Selected passage section start

Company Announcements

RNS Number : 8184X
Witan Investment Trust PLC
01 May 2019
 

WITAN INVESTMENT TRUST PLC

 

1 MAY 2019

 

Annual General Meeting Held On Wednesday 1 May 2019

 

Witan Investment Trust plc ('the Company') hereby gives notification that, at the Annual General Meeting of the Company held on Wednesday 1 May 2019, all the resolutions, as set out in full in the notice of meeting dated 29 March 2019, were duly passed.  The resolutions in respect of special business were duly passed as follows:

 

1.       That the dividend policy of the Company as set out in the Annual Report for the year ended 31 December 2018 be approved.

 

2.       That each of the issued ordinary shares of 25 pence each in the capital of the Company be subdivided into five ordinary shares of 5 pence each (the 'New Ordinary Shares'), the New Ordinary Shares having the rights and being subject to the restrictions and obligations set out in the Articles of Association of the Company, such subdivision to be conditional on, and to take effect on, admission of the New Ordinary Shares to the Official List of the UK Listing Authority and to trading on the London Stock Exchange's Main Market for listed securities by 8.00 a.m. on  28 May 2019 (or such other time and/or date as the directors of the Company may in their absolute discretion determine).

Selected passage section end

__To do__. Reproduce the part of the AGM announcement between "2.       That each" and "absolute discretion determine).", inclusive.

Extracted material section start

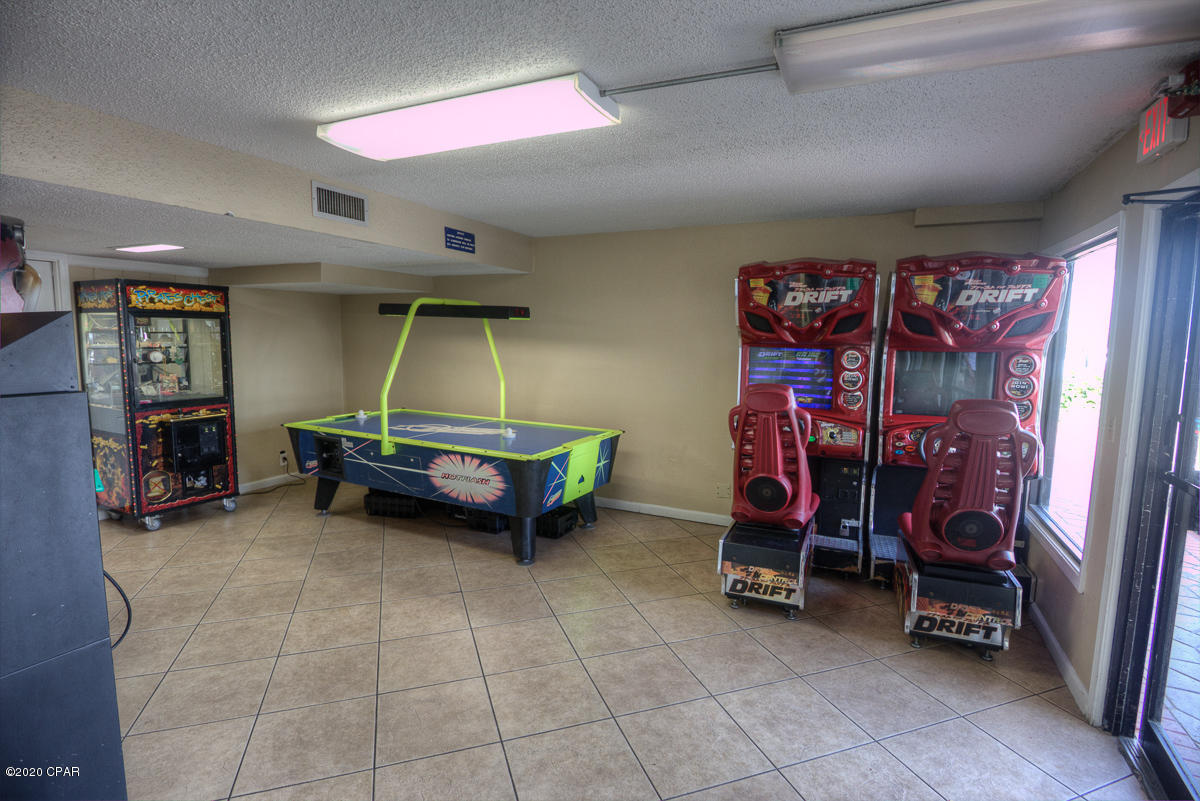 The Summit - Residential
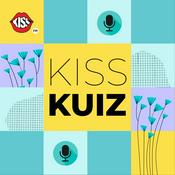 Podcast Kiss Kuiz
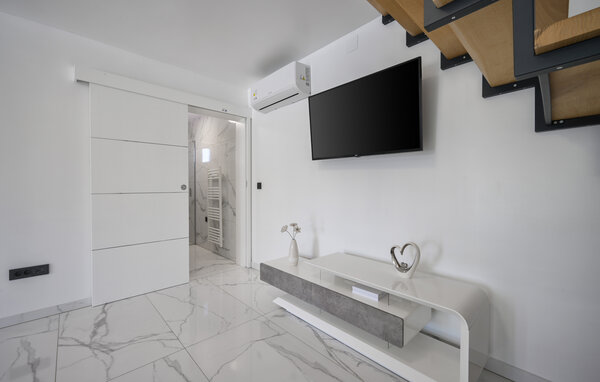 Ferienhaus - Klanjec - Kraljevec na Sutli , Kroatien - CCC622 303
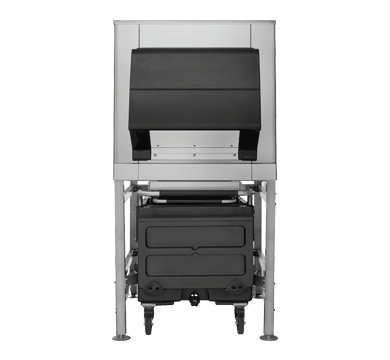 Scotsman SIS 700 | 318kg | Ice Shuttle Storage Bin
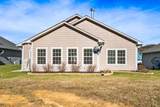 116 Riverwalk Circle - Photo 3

Extracted material section end

__Output for this task__.
2.       That each of the issued ordinary shares of 25 pence each in the capital of the Company be subdivided into five ordinary shares of 5 pence each (the 'New Ordinary Shares'), the New Ordinary Shares having the rights and being subject to the restrictions and obligations set out in the Articles of Association of the Company, such subdivision to be conditional on, and to take effect on, admission of the New Ordinary Shares to the Official List of the UK Listing Authority and to trading on the London Stock Exchange's Main Market for listed securities by 8.00 a.m. on  28 May 2019 (or such other time and/or date as the directors of the Company may in their absolute discretion determine).